In 2017 20 new foreign retail brands entered Poland and over 330,000 sqm of shopping centre space were delivered to market. The retail transaction volume exceeded €1.9 billion. JLL highlighted the results on the retail market in Poland for 2017.
Total retail stock in Poland currently totals 13.8 million sqm GLA, the majority of which consists of shopping centres - 408 such projects account for nearly 9.8 million sqm. The remaining formats include retail parks and stand-alone warehouses: 3.8 million sqm, and outlet centres: 0.24 million sqm.
“During 2017 the retail market grew by 466,000 sqm of modern retail space in all formats. Shopping centres accounted for 331,000 sqm - which is a result comparable to 2016's volume. In terms of location, the new shopping centre space delivered in 2017 was concentrated to a large degree in top tier agglomerations. This trend will very likely continue, as more than 70% of emerging shopping centre stock will be located in major metropolitan areas”, comments Anna Wysocka, Head of Retail Agency, JLL.
The Polish retail market remained strong in the fourth quarter of 2017. The market saw growth of 236,000 sqm of new GLA across all retail formats, accounting for approximately 51% of total new stock delivered in 2017. In Q4 2017, five new shopping centres entered the market and four more were extended.
Thanks to recent openings, shopping centre density in Poland now stands at 255 sqm per 1,000 inhabitants although this is still below the Western European average (266 sqm / 1,000 inhabitants).
“Around 361,000 sqm of shopping centre space might be delivered to market in 2018, out of which nearly 327,000 sqm is under construction. Investors continue to find value in mixed-use projects. Although, the majority of such projects are in Warsaw, we can see that the first examples of such developments are starting to appear in regional cities as well”, comments Joanna Tomczyk, Research Analyst, JLL.
Demand and rents
“Last year 20 new international brands entered the Polish market; a slight increase on 2016, confirming that Poland remains an attractive and stable market for tenants. Interestingly, new entrants largely represent the mid to upper market segment, which demonstrates the confidence of these brands in the strength of the Polish shopper, who is increasingly perceived as someone who looks for goods of a higher quality”, underlines Anna Wysocka.

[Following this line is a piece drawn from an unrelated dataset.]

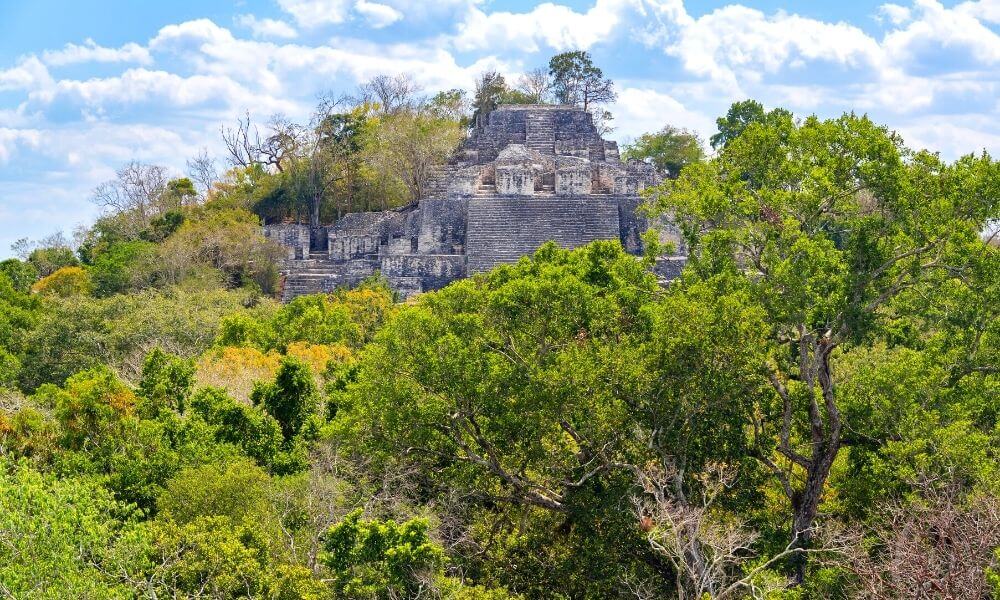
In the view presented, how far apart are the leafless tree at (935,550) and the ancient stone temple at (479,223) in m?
23.5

Exemplary market debuts of 2017 included the opening of a store with a full offering of the American Victoria’s Secret brand in Arcadia, the entrance of the British toy chain Hamley’s and the debut of Russian fashion brands from the Melon group: Befree, Zarina, Love Booking in Galeria Północna as well as the Spanish Sfera in Wroclavia.
Prime shopping centre rents, which refer to units of 100 sqm earmarked for fashion & accessories and located in the best performing assets in a given city, remain the highest in Warsaw (up to €130 / sqm / month). JLL anticipates that prime rents in Poland’s other major markets, which currently range from €45 / sqm / month to €60 / sqm / month, will remain stable in the short- to mid-term.
Retail investment market
“Last year saw over €1.93 billion of retail investment deals concluded in Poland. However, it is worth underlining that some major transactions that were expected to close by the end of 2017 have been moved to early 2018, suggesting a strong start to the year ahead. One such transaction – the sale of the portfolio of 28 retail schemes for approximately €1 billion – took place at the beginning of January”, says Agata Sekuła, Head of Retail Investment CEE at JLL.
The major retail transactions completed in Q4 2017 included: the sale of Magnolia Park in Wrocław by Blackstone to Union Investment for approx. €380 million, the sale of four retail parks - two in Warsaw Agglomeration and one in both Katowice and Poznań - by IKEA Centres to Pradera European Retail Parks SCSp, and the acquisition of outlet centres (Warsaw Agglomeration, Gdańsk and Sosnowiec) by the Deutsche Asset Management fund, as well as the sale of Galeria Słoneczna in Radom and Alfa in Białystok.
The prime yields for best-in-class, dominant, major shopping centres in Poland currently stand at 4.9%, while prime retail parks are expected to trade at approximately 7.0%.